The SFA Jack Walkers organization is celebrating its 10-year anniversary. The Jack Walkers seek out the University’s best leaders who are able to bring a unique tour guide experience to the campus. The organization was known as The Ambassadors until the fall of 2009 when SFA’s current admissions coordinator of campus visit experience, Brittany Beck, was approached by Ryan Horn with his new idea of “The Jack Walkers.” Instead of campus visits that primarily focused on facts and figures, Horn wanted to incorporate storytelling into the tours.
“All of our tour guides when they are hired have to be able to catch somebody’s attention very quickly and be able to tell a story about their personal experiences on campus,” said Beck, who is from Quinlan.
Beck took over the Jack Walkers in 2016, and still upholds many of many of the traditions that began when she joined the very first class of Jack Walkers. The Jack Walker immerses themselves into a very hands-on experience. They kick off each semester with an overnight bonding retreat inside the Rusk building, where new members get trained and every member receives his or her own axe handle to decorate. By attending these retreats once a semester, returning members participate in a ceremony where they earn letters that make up their secret acronym, JWLC. “My favorite tradition that we do is the backpacks,” Dani Heydon, a senior finance major from Longview said. “So, we have an incentive with the program that if you give 100 tours you get a backpack. It’s a surprise.
We track it behind the scenes. Then, whenever you hit your 100th tour, you’re out and about somewhere, and the SFA Jack Walkers are there with an embroidered Jack Walker SFA backpack.”
Jack Walkers do not only work for the perks, but mostly to provide a lasting impact on perspective Lumberjack students.
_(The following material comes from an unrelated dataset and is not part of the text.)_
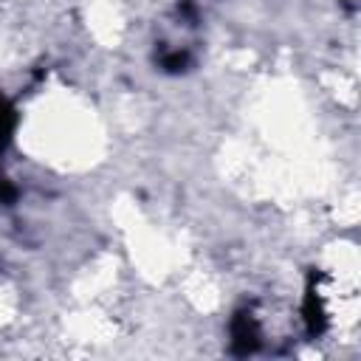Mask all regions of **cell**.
Here are the masks:
<instances>
[{"instance_id":"3","label":"cell","mask_w":361,"mask_h":361,"mask_svg":"<svg viewBox=\"0 0 361 361\" xmlns=\"http://www.w3.org/2000/svg\"><path fill=\"white\" fill-rule=\"evenodd\" d=\"M14 124H17V113L11 107V102H6L0 96V152L8 147L11 141V133H14Z\"/></svg>"},{"instance_id":"1","label":"cell","mask_w":361,"mask_h":361,"mask_svg":"<svg viewBox=\"0 0 361 361\" xmlns=\"http://www.w3.org/2000/svg\"><path fill=\"white\" fill-rule=\"evenodd\" d=\"M257 344H259V327L248 310H240L231 319V347H234V353L245 355V353L257 350Z\"/></svg>"},{"instance_id":"4","label":"cell","mask_w":361,"mask_h":361,"mask_svg":"<svg viewBox=\"0 0 361 361\" xmlns=\"http://www.w3.org/2000/svg\"><path fill=\"white\" fill-rule=\"evenodd\" d=\"M189 65V54L186 51H164L161 54V68L169 71V73H178Z\"/></svg>"},{"instance_id":"2","label":"cell","mask_w":361,"mask_h":361,"mask_svg":"<svg viewBox=\"0 0 361 361\" xmlns=\"http://www.w3.org/2000/svg\"><path fill=\"white\" fill-rule=\"evenodd\" d=\"M302 313H305V324H307V333H310V336L324 333V327H327V313H324V305H322V293H319V288H316V276H310V282H307Z\"/></svg>"},{"instance_id":"5","label":"cell","mask_w":361,"mask_h":361,"mask_svg":"<svg viewBox=\"0 0 361 361\" xmlns=\"http://www.w3.org/2000/svg\"><path fill=\"white\" fill-rule=\"evenodd\" d=\"M17 200V189L6 180V178H0V203H6V206H11Z\"/></svg>"}]
</instances>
Beck and her lead Jack Walkers put in lots of effort toward building people’s confidence and love for the University through the organization. Lead Jack Walkers are responsible for creating the schedule for tours, being on-call for weekend tours, planning Showcase Saturday and training new Jack Walkers. After an application and interview process, it takes about a month for new members of the organization to learn everything it takes to be a Jack Walker.
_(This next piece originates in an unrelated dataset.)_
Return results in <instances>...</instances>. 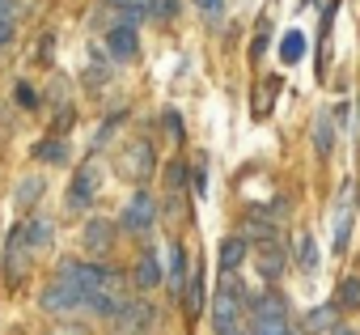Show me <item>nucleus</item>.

“You have to be serious about it,” Maya Carter, family and consumer science major from Irving and newcomer to the Jack Walkers, said. “For sure, we were that first line of defense. We’re the people that sometimes help make or break a kid’s decision.”
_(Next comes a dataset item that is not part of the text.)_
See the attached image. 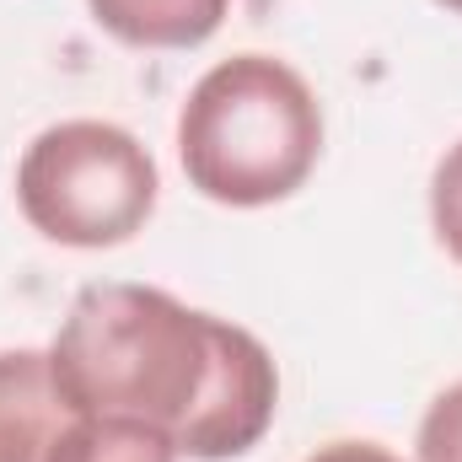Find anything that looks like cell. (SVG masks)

In the future, the Jack Walkers would like to see the organization grow and to welcome the interest of more diverse students who are passionate about showing off the best that the campus has to offer. They hope to continue being a positive persuasive voice for potential Lumberjacks.
“We do things differently than a lot of other schools, and that’s something that we really pride ourselves in,” Heydon said. “We just have conversations, and it’s not scripted. Every single tour is different, depending on which Jack Walker you have.”